I drive in the same city as you. I drive Uber with model 3 STD range RWD. I drive about 300 miles in a day everyday in the snow storm. Rolling resistance in unplowed show and 10 deg f. I lost 38% range max on the worst day of driving. I take a photo of the trip every day for tax purposes, so I have proof of Kwh/mile for every day i drive. Average 226 in summer/fall. Worst day in storm i was at 370. That's 265 miles per charge vs 165 miles per charge. 38% reduction. Realize I am driving 12-13 hrs almost non stop. Starting at 100% fully warmed cabin from my garage. I'm not letting the car get cold, then starting it multiple times, which makes a difference. (Not disagreeing with anything you said in the video. Just another real case results in the same city. If I'm correct that you're in GR area.) This weekend it was just cold and mostly dry roads and I was at 284/mile, 211 range. 20% loss.
That sounds similar to what I remember my model 3 was.

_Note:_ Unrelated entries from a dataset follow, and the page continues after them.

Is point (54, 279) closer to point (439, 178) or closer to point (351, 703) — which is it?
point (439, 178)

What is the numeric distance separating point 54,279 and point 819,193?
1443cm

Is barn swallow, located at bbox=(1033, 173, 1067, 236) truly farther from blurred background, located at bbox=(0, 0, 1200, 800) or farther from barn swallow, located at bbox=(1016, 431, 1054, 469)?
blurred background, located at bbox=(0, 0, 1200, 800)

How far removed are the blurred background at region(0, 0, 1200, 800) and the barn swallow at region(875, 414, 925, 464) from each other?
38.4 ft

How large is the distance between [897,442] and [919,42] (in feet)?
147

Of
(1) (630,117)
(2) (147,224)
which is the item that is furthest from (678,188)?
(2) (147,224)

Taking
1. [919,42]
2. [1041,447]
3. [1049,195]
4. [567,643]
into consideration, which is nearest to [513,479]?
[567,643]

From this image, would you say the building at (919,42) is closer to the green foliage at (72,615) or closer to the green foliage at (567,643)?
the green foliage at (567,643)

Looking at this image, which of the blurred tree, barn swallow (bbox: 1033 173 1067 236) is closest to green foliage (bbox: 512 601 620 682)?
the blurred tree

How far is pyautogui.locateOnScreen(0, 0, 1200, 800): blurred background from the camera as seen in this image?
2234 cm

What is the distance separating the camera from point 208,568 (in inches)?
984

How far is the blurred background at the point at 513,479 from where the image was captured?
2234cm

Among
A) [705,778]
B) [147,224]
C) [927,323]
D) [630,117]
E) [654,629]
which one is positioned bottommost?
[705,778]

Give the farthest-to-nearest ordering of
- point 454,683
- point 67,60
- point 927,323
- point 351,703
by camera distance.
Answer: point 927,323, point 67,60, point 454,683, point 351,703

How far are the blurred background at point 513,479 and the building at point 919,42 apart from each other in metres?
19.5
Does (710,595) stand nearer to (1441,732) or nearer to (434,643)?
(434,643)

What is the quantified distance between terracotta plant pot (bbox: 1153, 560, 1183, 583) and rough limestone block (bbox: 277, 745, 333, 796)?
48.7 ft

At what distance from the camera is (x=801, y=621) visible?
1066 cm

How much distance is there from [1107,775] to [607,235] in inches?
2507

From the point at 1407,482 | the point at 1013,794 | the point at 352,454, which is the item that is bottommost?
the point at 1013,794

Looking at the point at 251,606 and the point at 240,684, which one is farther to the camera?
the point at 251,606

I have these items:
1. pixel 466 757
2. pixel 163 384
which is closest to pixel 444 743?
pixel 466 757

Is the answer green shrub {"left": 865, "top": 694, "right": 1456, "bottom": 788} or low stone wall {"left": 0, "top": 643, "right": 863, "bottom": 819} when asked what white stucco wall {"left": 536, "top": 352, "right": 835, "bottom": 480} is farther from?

I did have snow tires on the 3 which loses a little energy too. One yr I tracked my Model X energy use by season and summer was around 350wh/mi or so, and winter averaged 500wh/mi. The X and Rivian def use a lot more energy than 3/Y
Under similar conditions, my 2016 Nissan Leaf will easily get double your efficiency. And here in Kentucky, we have hills to go up and down, not flat like in Michigan. That is pretty bad for efficiency. Moral of the story, keep that battery topped up as much as possible!
Driving in the mountains during freezing winter on my ID.4 drops range from 3.2 mi/kWh to ~1.6 mi/kWh. When this happens, my range anxiety kicks in because that requires more than 80% of charge to reach the next charging station on that route and 0-100% on my 2022 ID.4 in the 5F winter takes 2h+ even if it's fully heated.